Hacking for Defense (H4D) is designed to provide USM students the opportunity to learn how to work with the Department of Defense (DoD), Intelligence Community (IC), and the Department of Homeland Security (DHS) to better address the nation's emerging threats and security challenges. We teach the student not how to build demos for generals and agency directors but to understand how to deploy solutions to our nation’s warfighters, law enforcement, and the many others charged with protecting and defending this nation’s way of life, with the speed and urgency required to compete in the modern threat environment.

This national network of classes will provide a university-based ecosystem that can develop prototypes that match DOD/DHS/IC users’ needs in months rather than years. Further, by creating a national network of colleges and universities, the Hacking for Defense program can scale to provide hundreds of solutions a year. In doing so the universities will also develop the future workforce that our country so desperately needs to allow us to counter threats at the same speed that they are generated by our adversaries.


A wonderful romp from Beowulf to Samuel Johnson, with stops to look at King Arthur and Anglo-Norman romance, Chaucer, mystery plays, psalms and sonnets, Shakespeare, Donne, Milton, satire, and Gulliver's Travels.


DAN 130 Dance Appreciation

Take your Aesthetic Values course during the intercession! This survey course of dance investigates general concepts of dance, people who make careers in dance, and a variety of genres of dance, including ballet, modern, jazz, tap, and social dance forms. In addition to classroom discussions and video viewings of performances, dance appreciation includes creative movement experiences in the dance studio that enhance the lecture. The movement experiences invite students of all abilities to understand the dancer’s perspective and approaches to training.


ART 402 Arts of Asia

For the first time at USM, explore the Arts of Asia! We will focus primarily on the visual traditions from India, China, and Japan, investigating their social, political, religious, and technological contexts.


See the world in this encounter with significant well-known works of world literature. Egypt! China! Babylon! Greece! North Africa! Italy! Japan! Colombia! England! Algeria! Read Nobel Prize Winners! Learn why the translator is a traitor!


Native American history is southern history. When Americans imagine southern history, they often think of the Civil War and Civil Rights. But for centuries before those events, Native Americans ruled the South. This course focuses on the Native American South from the early Mississippian Period (800 CE) to the Civil War (1861-1865). We will examine the distinctive pre-contact cultures of the Native South characterized by agriculture, chiefdoms, matrilineal kinship, and temple mounds. We also will explore the ways colonialism changed Native Southerners.
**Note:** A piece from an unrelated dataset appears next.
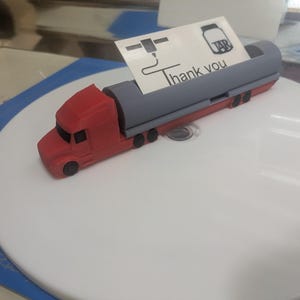 May include: A red and gray toy semi-truck with a trailer. The truck has a black windshield and black wheels. The trailer has a gray tank with a black cap. The truck is on a white surface. The truck has a small sign on the back that says "Thank you".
Environmental change, disease, trade, and warfare all led Native Americans in the South to transform their societies. Finally, we will scrutinize U.S. Indian policy culminating in the forced removal of many Native Americans from their homelands and Native Southerners’ responses to the Civil War.


Interested in mock trial? Take the class this summer! No experience with Legal Studies required -- this course is open to all interested students, from any major. Students will play a variety of roles, including lawyers, witnesses, jurors, and more as we work our way through an exciting and educational legal simulation.

This class will be held in a mini-session format on the Coast. Earn 3 credits in 3 weeks!